BGH v. 26.6.2023 - VIa ZR 1657/22
Der Sachverhalt:
Der Kläger nimmt die beklagte Fahrzeugherstellerin wegen der Verwendung unzulässiger Abschalteinrichtungen in einem Kfz auf Schadensersatz in Anspruch. Am 9.12.2019 kaufte der Kläger unter seiner Firma von einem Händler einen von der Beklagten hergestellten Mercedes-Benz E 250 Blue Tec als Gebrauchtwagen zu einem Kaufpreis von 26.000 €. Das Fahrzeug ist mit einem Dieselmotor der Baureihe OM 651 (Schadstoffklasse: EURO 6) ausgestattet. Den Kaufpreis finanzierte der Kläger teilweise über ein Darlehen bei der M. AG (Darlehensgeberin). Das Darlehen wurde noch nicht vollständig zurückgeführt. Dem Darlehensvertrag lagen die AGB der Darlehensgeberin für Unternehmer zugrunde. Dort hieß es u.a.:

"II. Sicherheiten
Der Darlehensnehmer räumt der Bank zur Sicherung aller gegenwärtigen und bis zur Rückzahlung des Darlehens noch entstehenden sowie bedingten und befristeten Ansprüche der Bank aus der Geschäftsverbindung einschließlich einer etwaigen Rückabwicklung, gleich aus welchem Rechtsgrund, Sicherheiten gemäß nachstehenden Ziffern 1 und 2 ein.
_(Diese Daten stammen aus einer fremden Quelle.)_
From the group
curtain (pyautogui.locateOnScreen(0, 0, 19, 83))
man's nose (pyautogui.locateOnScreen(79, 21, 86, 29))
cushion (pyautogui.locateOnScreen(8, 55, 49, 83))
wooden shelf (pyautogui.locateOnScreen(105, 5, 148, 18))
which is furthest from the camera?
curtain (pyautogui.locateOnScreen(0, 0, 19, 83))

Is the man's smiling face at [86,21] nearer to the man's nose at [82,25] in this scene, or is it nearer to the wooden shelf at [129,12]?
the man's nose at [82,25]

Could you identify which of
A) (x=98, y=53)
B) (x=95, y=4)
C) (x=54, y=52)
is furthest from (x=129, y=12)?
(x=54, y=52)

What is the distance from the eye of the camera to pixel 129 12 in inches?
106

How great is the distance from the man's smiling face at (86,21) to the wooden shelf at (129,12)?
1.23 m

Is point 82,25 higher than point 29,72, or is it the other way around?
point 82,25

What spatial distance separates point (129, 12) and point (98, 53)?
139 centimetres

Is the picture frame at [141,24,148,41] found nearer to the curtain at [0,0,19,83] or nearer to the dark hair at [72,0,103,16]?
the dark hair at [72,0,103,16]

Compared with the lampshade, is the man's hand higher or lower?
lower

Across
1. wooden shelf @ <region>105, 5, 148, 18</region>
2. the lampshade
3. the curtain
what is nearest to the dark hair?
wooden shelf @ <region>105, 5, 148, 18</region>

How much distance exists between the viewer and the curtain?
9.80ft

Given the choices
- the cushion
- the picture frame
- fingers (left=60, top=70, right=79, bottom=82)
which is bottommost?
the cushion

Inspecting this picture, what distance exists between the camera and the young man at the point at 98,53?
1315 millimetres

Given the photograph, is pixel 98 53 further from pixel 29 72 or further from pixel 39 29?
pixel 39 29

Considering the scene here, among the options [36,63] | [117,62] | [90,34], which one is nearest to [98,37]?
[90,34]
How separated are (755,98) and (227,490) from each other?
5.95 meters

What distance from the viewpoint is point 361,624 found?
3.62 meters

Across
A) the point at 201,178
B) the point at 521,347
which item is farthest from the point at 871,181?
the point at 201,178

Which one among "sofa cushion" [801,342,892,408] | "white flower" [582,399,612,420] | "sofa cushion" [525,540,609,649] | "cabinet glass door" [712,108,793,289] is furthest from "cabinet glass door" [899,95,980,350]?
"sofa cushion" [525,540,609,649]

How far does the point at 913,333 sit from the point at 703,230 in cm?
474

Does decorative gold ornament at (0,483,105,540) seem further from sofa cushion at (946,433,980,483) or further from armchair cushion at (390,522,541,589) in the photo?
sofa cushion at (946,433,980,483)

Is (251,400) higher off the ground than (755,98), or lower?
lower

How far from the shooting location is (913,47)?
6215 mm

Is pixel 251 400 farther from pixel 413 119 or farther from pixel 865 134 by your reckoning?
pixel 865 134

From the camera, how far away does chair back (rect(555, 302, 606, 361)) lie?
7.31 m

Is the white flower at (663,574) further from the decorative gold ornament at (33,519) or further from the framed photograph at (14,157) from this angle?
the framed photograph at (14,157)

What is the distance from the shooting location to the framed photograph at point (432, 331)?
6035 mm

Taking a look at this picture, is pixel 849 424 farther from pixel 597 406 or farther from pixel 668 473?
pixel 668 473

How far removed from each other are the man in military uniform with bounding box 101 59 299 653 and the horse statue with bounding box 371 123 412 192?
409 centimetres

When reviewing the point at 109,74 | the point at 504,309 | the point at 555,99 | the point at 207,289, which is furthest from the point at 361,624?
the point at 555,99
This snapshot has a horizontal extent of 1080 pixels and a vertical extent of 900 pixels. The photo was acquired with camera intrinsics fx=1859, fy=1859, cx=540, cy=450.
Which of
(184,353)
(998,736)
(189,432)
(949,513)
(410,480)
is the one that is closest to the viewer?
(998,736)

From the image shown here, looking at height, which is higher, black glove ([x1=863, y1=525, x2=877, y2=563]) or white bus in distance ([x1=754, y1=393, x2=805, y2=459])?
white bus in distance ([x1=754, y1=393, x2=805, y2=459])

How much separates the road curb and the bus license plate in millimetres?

2. Abtretung von sonstigen Ansprüchen
Der Darlehensnehmer tritt ferner hiermit folgende - gegenwärtige und zukünftige - Ansprüche an die Bank ab, die diese Abtretung annimmt:
- gegen den Verkäufer für den Fall einer Rückgängigmachung des finanzierten Vertrages oder Herabsetzung der Vergütung.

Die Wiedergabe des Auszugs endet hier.